### Short task 1:
In the review of The Zone of Interest, transcribe the passage from "Hannah Arendt famously" to "millions of people.".
### Short task 2:
Condense the paragraph of the film review that begins "Jonathan Glazer in freely adapting" into a short bulleted list that keeps its main facts.

### Extract:
===
The Zone of Interest Manifests the Banality of Evil

“The life we enjoy is very much worth the sacrifice.” – Rudolf Höss

Hannah Arendt famously coined the term “The banality of evil” when ruminating on the trial of Adolf Eichmann. Eichmann, who had famously been one of the major participants of the Final Solution, fled Germany and lived in Argentina before Israeli Nazi hunters tracked him down and brought him to trial for war crimes, and crimes against humanity in the 1960s. Eichmann did not deny his role in the Holocaust. He simply stated that he was following orders and therefore was not personally responsible for the deaths of millions of people.

Jonathan Glazer in freely adapting Martin Amis’ novel makes the decision to have that same banality of evil seep in from every corner of the frame. The titles of the film are black and white with whisps of smoke and Mica Levy’s string laden score. They are oppressive, so much so that it is almost a relief when the film shifts into a colourful bucolic picnic scene with a seemingly ordinary family by a lake. Yet, they are not an ordinary family. They are the Höss family, headed by Rudolf (Christian Friedel) and Hedwig (Sandra Hüller) and their multiple children and staff.

Despite initially appearing normal there is something in Rudolf’s stance as he surveys the lake that is troubling. It is reminiscent of the kitsch propaganda employed by the Nazis. He and his family are the image of the Aryan race – something Rudolf later reiterates in his arguments as to why they should retain their home. They are the model German family.
===
### Data records:
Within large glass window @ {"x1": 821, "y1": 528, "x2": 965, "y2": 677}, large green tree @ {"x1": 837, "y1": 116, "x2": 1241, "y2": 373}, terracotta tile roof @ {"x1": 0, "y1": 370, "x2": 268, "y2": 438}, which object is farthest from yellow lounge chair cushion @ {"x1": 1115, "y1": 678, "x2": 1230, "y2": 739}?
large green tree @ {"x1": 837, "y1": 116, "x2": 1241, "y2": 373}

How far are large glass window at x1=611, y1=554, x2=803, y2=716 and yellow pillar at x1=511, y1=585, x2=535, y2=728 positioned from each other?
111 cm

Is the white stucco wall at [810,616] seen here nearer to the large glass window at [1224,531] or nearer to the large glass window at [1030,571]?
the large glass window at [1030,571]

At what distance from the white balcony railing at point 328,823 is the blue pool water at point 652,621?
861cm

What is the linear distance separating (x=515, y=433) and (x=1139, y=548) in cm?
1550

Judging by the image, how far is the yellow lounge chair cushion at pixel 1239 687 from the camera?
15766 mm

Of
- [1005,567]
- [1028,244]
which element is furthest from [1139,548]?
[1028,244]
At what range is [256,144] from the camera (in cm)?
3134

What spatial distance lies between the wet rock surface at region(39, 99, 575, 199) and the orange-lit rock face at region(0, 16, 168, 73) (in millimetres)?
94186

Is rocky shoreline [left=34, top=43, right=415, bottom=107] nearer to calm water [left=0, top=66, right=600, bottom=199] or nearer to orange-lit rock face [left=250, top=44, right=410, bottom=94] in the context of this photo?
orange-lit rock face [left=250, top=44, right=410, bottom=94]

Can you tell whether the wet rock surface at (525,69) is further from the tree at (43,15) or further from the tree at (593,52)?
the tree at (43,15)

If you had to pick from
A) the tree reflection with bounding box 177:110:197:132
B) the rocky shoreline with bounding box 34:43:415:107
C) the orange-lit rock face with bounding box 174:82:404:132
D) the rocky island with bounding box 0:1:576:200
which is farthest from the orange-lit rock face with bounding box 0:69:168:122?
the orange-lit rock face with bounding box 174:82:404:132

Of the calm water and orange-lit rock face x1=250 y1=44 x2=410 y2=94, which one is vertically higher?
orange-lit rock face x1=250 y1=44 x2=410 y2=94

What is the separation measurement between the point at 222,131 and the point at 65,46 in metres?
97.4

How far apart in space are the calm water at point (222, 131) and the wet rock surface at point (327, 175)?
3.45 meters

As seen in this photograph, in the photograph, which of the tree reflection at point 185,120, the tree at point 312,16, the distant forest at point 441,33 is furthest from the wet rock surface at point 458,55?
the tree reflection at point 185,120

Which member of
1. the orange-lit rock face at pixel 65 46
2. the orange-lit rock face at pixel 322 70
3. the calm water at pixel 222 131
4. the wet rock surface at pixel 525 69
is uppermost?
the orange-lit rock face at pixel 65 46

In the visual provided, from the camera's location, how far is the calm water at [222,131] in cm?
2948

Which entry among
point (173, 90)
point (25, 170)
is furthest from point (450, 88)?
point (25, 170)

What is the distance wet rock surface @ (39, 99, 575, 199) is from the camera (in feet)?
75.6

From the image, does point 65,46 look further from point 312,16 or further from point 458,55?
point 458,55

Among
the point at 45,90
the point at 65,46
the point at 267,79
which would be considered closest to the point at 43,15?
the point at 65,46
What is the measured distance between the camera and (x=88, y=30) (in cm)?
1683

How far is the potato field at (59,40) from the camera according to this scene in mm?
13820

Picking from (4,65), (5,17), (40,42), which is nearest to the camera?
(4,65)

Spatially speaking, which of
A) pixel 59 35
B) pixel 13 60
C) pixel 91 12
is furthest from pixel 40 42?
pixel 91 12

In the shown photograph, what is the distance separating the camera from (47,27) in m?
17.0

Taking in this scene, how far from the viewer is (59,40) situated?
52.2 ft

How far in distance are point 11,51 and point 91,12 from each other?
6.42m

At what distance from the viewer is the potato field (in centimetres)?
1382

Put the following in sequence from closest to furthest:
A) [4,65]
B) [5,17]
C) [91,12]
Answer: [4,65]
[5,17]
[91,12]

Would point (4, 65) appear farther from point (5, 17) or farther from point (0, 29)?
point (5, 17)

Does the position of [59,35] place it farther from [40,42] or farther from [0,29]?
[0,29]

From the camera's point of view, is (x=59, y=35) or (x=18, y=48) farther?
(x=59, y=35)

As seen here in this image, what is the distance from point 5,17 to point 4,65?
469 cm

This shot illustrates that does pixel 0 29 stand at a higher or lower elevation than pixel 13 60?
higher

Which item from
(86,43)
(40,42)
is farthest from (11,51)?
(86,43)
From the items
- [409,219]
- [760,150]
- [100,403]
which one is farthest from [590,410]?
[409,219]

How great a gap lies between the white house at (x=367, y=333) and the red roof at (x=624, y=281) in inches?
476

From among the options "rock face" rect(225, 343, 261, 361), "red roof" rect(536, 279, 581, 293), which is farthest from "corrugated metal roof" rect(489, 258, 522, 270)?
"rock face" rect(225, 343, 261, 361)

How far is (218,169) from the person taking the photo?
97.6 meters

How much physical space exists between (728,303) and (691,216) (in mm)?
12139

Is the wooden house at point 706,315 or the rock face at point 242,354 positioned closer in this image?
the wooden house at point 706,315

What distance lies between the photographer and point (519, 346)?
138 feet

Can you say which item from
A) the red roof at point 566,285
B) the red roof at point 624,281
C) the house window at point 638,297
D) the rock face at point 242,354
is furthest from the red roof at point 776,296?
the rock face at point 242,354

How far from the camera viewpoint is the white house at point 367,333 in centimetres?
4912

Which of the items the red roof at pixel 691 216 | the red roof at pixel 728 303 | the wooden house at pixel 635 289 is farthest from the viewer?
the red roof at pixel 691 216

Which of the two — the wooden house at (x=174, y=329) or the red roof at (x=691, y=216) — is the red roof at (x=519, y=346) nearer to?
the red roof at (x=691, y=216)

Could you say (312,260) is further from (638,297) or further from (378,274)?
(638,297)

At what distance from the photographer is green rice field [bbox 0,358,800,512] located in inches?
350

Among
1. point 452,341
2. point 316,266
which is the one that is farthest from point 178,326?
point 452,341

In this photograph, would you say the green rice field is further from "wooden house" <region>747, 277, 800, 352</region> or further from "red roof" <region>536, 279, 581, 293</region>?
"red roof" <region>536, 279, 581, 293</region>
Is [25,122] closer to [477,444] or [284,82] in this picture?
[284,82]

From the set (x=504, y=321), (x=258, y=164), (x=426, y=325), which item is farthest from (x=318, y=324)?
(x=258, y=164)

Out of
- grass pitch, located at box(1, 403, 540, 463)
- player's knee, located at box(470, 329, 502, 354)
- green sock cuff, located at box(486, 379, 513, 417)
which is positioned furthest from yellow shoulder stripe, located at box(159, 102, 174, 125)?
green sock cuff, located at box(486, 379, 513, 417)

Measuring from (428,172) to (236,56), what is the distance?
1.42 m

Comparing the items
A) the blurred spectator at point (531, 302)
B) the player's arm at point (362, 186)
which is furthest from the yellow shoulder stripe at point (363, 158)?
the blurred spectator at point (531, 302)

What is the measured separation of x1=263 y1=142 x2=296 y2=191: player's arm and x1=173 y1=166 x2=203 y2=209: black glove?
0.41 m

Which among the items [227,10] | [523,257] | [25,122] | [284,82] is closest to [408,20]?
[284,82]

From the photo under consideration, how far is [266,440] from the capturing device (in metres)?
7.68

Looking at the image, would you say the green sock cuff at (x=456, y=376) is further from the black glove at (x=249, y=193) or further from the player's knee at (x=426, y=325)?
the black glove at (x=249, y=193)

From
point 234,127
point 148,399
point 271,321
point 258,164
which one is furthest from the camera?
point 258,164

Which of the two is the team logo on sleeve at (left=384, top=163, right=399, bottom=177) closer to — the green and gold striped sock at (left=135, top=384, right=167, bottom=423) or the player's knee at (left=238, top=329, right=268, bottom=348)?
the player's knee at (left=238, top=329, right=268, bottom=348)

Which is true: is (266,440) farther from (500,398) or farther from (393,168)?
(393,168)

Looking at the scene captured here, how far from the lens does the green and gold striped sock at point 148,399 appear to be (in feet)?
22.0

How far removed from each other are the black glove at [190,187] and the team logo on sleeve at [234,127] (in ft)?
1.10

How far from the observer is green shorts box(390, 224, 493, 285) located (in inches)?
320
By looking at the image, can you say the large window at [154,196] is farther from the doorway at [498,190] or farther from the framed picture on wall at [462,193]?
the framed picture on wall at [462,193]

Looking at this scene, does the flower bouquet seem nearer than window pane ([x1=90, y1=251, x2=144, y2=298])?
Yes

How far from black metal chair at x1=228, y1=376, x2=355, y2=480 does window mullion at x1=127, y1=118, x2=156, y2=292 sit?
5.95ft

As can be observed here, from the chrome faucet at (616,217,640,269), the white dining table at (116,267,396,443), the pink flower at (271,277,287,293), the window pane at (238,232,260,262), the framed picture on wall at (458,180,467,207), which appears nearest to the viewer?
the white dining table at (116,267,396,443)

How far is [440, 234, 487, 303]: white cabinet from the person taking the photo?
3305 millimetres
===
### Exercise result 1:
Hannah Arendt famously coined the term “The banality of evil” when ruminating on the trial of Adolf Eichmann. Eichmann, who had famously been one of the major participants of the Final Solution, fled Germany and lived in Argentina before Israeli Nazi hunters tracked him down and brought him to trial for war crimes, and crimes against humanity in the 1960s. Eichmann did not deny his role in the Holocaust. He simply stated that he was following orders and therefore was not personally responsible for the deaths of millions of people.

### Exercise result 2:
- Jonathan Glazer freely adapts Martin Amis' novel and lets the banality of evil seep in from every corner of the frame.
- The opening titles are black and white, with wisps of smoke and Mica Levy's string-laden score. They are so oppressive that it is almost a relief when the film shifts to a colorful picnic by a lake.
- The family at the picnic seems ordinary but is the Höss family: Rudolf (Christian Friedel), Hedwig (Sandra Hüller), their many children and their staff.